回你個頭!薛子煜迅速收拾好行李,走進臥室關(guān)上了門,靠著門罵了句“變態(tài)”。

暴雨仍然下個不停,隔著窗都能聽見“唰唰”的響聲。

薛子煜輾轉(zhuǎn)反側(cè),約摸折騰了一個小時才勉強入睡。但他的睡眠很淺,沒過一會兒,隱約聽見床邊有響動。他馬上睜開眼坐起來,一道閃電劈過,照亮了馮思陽慘白的臉。

“我靠!你搞什么鬼!”

“你真的想好了?”

“老子有女朋友,馬上就要結(jié)婚!”

“好,那今晚,就是我們最后一晚。”

刀光在薛子煜眼前一閃,外面響起了雷聲。

緊接著,雷電交加,就像剛好劈在房子周圍,把一切照得透亮,宛若冰天雪地。

匕首掉在了地板上,鮮紅的血液如玫瑰一般綻開。

15 2018年7月18日

“殺了薛子煜之后,你把尸體埋在了后花園,收拾了現(xiàn)場,留了字條給房東。這次路過小鎮(zhèn),過來看看尸體有沒有被發(fā)現(xiàn)?”警察在筆錄本上寫著。

“是的。”馮思陽戴著手銬,垂著頭,平靜地答道。

后花園已經(jīng)被警戒線圍起來,警察們正忙著在花園里取證。桔梗花亂七八糟地倒在一邊,有幾株正被踩在腳下。花叢中間被挖出了一個大坑,里面依稀可見森森白骨,和一條已經(jīng)發(fā)黑的三葉草項鏈。

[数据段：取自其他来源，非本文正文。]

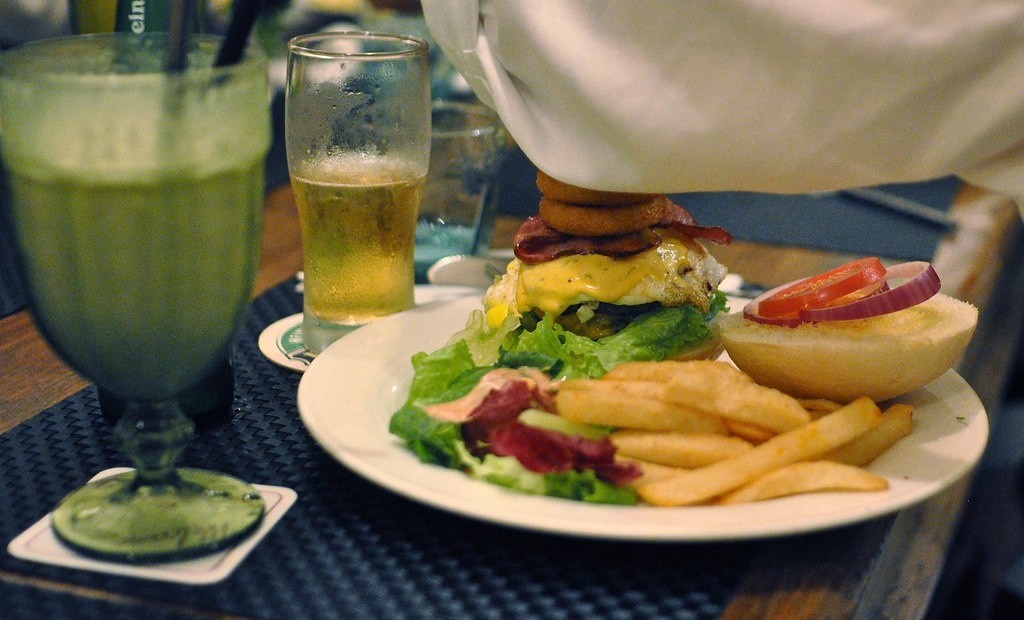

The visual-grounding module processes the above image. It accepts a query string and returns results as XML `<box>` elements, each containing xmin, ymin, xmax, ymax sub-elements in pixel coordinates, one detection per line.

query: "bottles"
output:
<box><xmin>96</xmin><ymin>342</ymin><xmax>239</xmax><ymax>442</ymax></box>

“為什么說要照顧我?”餐桌另一頭,夏蕁靠著椅背,臉上淚痕交錯,沒有一絲血色。

“內(nèi)疚……我殺了你的愛人,你還想著他。”

“好了,馮思陽,你涉嫌謀殺,跟我走吧。”警察站起來,順帶拉起了馮思陽。

警察推著馮思陽出了門,外面海天一色,馮思陽的背影融進了一片藍色。

風吹起他的白襯衫,微卷的短發(fā),他微微側(cè)臉,虛著眼睛,像是在看她。